How Technology is Redefining the Role of Lawyers

CEO and Founder of Contract Automation Platform Juro, Richard Mabey, writes on the importance of legaltech – to both lawyers and their clients.

 

Law is not a sector often associated with taking risks and innovating. Outside of American courthouse dramas, the profession has a reputation for being stolid, sober and conservative.

And rightly so. Lawyers depend on being dependable. Their pride is their consistency, their skill and their experience without the assumed ‘fluff’ of marketing.

As a result, the sector has become entrenched in processes and procedures that are just about good enough. In-house lawyers tend to be valued for their expertise, not their efficiency, with inevitable consequences for better and for worse. Legal decisions can have extremely serious consequences; the expectation is that they can’t be rushed.

But as the pandemic pushed even the most unlikely of sectors to digitise, law too is now undergoing something of a transformation. For the first time at such pace and scale, both in-house and private practice lawyers are appealing to technology to help radically change the way they work.

Social media is one way lawyers are modernising their practices and finding new clients. In the last couple of years, we have seen the growth of Legal TikTok as professionals search for new ways to generate leads online. In 2012, a good lawyer might have cultivated a following of a few hundred potential clients and other lawyers over a six month period on Twitter. In 2022, one good video can reach a million strangers overnight who are already engaged with the subject matter.

Julio Oyhanarte is a perfect example. With over 2.5 million followers on TikTok, the US-based immigration lawyer has quickly cultivated a space online to demonstrate his knowledge and expertise with informative videos on American immigration policy. Today, Oyhanarte operates with his own intake team – something more typical of the innovative world of business – to handle the influx of inquiries he receives. Digitisation has allowed the lawyer to cast the widest possible net and catch the most relevant leads.

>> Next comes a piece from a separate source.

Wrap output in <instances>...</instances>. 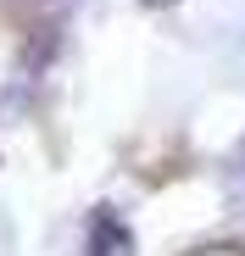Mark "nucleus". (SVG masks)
Returning <instances> with one entry per match:
<instances>
[{"instance_id": "obj_1", "label": "nucleus", "mask_w": 245, "mask_h": 256, "mask_svg": "<svg viewBox=\"0 0 245 256\" xmlns=\"http://www.w3.org/2000/svg\"><path fill=\"white\" fill-rule=\"evenodd\" d=\"M90 256H134L128 223L112 218V212H95V223H90Z\"/></svg>"}, {"instance_id": "obj_2", "label": "nucleus", "mask_w": 245, "mask_h": 256, "mask_svg": "<svg viewBox=\"0 0 245 256\" xmlns=\"http://www.w3.org/2000/svg\"><path fill=\"white\" fill-rule=\"evenodd\" d=\"M150 6H168V0H150Z\"/></svg>"}]
</instances>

The pandemic first showed us the possibility of working relationships built over distance. It then highlighted the importance of proximity. As well as using technology to market themselves, legal professionals are today looking for ways to spend more quality time with their clients. This has created demand for legaltech solutions that automate cumbersome processes, making efficiency a priority for in-house and external lawyers alike.

In-house lawyers today spend 600 hours per year on average manually sifting through administrative tasks. As the value of in-person (or at least, face-to-face via Zoom) contact hours becomes more self-evident, tech solutions are adapting to speed up processes and win back time for lawyers to work through complex challenges with their colleagues. Proofreading, for example, is a delicate and necessary task – but one that benefits greatly from automation.

In the last few years, Grammarly has become the indispensable tool of everyone from column writers to undergrads, but the legal sector has been slow to break from tradition. 58% of in-house lawyers still agree sensitive contracts in Microsoft Word, resulting in an awkward dance as complex documents are passed back and forth by email and slowly corrupted by data lost through tracked changes. Slowly, lawyers are starting to see the value of contract automation in buying back precious hours to spend with clients, streamlining processes through frictionless workflows and templating.

Juro Logo

In the last 12 months alone, Juro has been able to help companies agree 400,000 contracts with contract automation technology, speeding up processes and saving customers millions of hours. As the world of work changes shape, frictionless and accessible solutions will be at the heart of innovation in the sector, allowing lawyers to prioritise tasks that make the most of their expertise.

Technology is not a threat to the legal profession, but a complement. Automation is here not to replace lawyers but to support them in making the best use of their time – whether spending more time with clients or posting on TikTok, if that’s what’s driving growth for them.

The last two years have shown legal professionals the potential inherent in technology to take existing processes and to make them faster and more efficient. The process of searching for individual clients has been augmented by a social media function that can find hundreds of thousands of relevant leads in seconds. The process of creating and sifting through documents for hours has been improved by technology that continually learns from the mistakes lawyers tend to flag.

The future is bright. Technology is helping the legal profession to unshackle itself from the chains of inefficiency, freeing up more time to spend on the things that matter. This can only be good for lawyers, and good for clients.